- **Objectives**:
• A. Summarize the passage on the Institute's education project and grants in two sentences.
• B. Please carry on the passage about the Institute's education project and grants, picking up after its final sentence.

- **Extracted text**:
■ ■ ■ ■ ■

In the 1970s, the National Institute supported a national project on experiential education. The project was begun in 1974 by Frank Pace, Jr., the NISS president, to strengthen field experiential education and support the NISS's "original mission and function."

Grants and scholarships 
In 2011 the Institute began awarding Dissertation Grants (originally called Seed Grants) to graduate students completing dissertations in social science fields. In 2016, it was announced that Hirokazu Shirado, then a graduate student at Yale University, would receive the fourth Seed Grant through this program. The 2020 recipients were Gabriel Raeburn, a doctoral candidate in Religious Studies and History at the University of Pennsylvania, and Francisco Lara-García, a doctoral candidate and Paul Lazarsfeld Fellow in the Department of Sociology at Columbia University in the City of New York. The 2021 recipient was Emma Gilheany, a doctoral candidate in Anthropology at the University of Chicago. The 2022 recipients are Betsy Priem, Nicolas Rodrigo, Jessica Schirmer, Cameron McAllister, Brooke McKenna.

■ ■ ■ ■ ■

Recorded data
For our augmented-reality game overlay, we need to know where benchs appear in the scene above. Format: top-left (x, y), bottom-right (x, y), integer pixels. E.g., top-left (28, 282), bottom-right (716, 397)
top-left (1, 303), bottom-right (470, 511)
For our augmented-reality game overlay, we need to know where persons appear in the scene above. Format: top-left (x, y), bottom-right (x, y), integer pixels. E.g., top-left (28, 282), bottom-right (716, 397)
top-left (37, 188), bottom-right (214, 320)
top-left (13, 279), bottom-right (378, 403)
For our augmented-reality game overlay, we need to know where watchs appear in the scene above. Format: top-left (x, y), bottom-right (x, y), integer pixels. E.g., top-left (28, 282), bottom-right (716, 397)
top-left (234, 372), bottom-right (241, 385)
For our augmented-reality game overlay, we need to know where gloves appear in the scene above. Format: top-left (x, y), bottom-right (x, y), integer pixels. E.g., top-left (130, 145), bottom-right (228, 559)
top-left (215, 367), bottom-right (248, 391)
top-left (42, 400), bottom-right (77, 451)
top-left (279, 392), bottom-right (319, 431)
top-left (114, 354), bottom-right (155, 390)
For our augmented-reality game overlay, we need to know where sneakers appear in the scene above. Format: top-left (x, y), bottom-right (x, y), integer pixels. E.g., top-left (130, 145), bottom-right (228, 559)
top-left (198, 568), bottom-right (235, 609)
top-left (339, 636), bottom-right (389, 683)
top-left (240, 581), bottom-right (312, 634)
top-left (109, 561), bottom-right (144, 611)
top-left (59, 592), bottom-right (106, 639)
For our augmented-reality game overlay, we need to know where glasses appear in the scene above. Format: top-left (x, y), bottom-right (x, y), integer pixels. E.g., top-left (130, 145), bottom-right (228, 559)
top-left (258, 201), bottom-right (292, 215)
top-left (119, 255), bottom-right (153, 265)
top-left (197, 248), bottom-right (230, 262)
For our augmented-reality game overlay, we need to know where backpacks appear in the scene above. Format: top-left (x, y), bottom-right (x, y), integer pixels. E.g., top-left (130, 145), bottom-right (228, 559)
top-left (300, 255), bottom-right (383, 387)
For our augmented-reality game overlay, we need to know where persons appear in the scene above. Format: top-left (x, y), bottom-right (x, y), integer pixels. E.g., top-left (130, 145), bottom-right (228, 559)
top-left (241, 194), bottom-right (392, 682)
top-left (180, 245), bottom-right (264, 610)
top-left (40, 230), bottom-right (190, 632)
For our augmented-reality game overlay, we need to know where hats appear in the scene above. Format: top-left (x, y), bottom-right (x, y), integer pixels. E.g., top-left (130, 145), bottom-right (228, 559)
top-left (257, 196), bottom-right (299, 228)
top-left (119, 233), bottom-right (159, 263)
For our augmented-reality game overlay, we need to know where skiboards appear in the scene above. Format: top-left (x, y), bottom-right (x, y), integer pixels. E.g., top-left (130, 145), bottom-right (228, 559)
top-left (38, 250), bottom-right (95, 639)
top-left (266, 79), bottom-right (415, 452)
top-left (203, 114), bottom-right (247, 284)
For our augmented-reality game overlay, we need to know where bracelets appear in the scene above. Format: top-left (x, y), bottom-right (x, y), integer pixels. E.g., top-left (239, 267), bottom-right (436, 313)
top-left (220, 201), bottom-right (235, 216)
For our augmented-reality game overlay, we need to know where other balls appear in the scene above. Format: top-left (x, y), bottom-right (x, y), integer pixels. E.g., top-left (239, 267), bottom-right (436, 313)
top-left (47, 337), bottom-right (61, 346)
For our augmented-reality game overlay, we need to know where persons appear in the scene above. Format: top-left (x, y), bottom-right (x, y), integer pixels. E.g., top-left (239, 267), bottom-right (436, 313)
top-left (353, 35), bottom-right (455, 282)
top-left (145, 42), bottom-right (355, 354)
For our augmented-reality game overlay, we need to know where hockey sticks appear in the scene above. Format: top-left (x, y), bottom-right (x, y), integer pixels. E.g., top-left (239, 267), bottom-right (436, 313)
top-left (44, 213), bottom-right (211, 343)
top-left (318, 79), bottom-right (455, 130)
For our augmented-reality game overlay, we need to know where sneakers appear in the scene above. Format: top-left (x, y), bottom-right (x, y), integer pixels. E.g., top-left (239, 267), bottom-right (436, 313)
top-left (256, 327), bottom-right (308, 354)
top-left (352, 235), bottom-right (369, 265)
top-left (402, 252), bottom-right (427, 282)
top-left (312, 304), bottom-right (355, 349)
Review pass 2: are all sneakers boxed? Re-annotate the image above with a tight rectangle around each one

■ ■ ■ ■ ■

- **Response list**:
• A. In the 1970s the National Institute supported a national project on experiential education, which NISS president Frank Pace, Jr. began in 1974 to strengthen field experiential education and support the NISS's "original mission and function." In 2011 the Institute began awarding Dissertation Grants, originally called Seed Grants, to graduate students completing social science dissertations, and recipients are listed for 2016, 2020, 2021 and 2022.

• B.
Advisory Council
In 2022, NISS President Fred Larsen and the Board of Governors established the first Advisory Council, composed of former Gold Medal Honorees, leading scholars in the social sciences and cognate fields, leaders of educational and not-for-profit institutions focused on the social sciences, and distinguished artists, journalists, and performers whose work affects and is concerned with the advancement of knowledge and the betterment of society.  The Inaugural Council consists of
 Kwame Anthony Appiah
 Paul Boghossian
 Anthea Butler
 Anthony Roth Costanzo
 Henry Louis Gates, Jr.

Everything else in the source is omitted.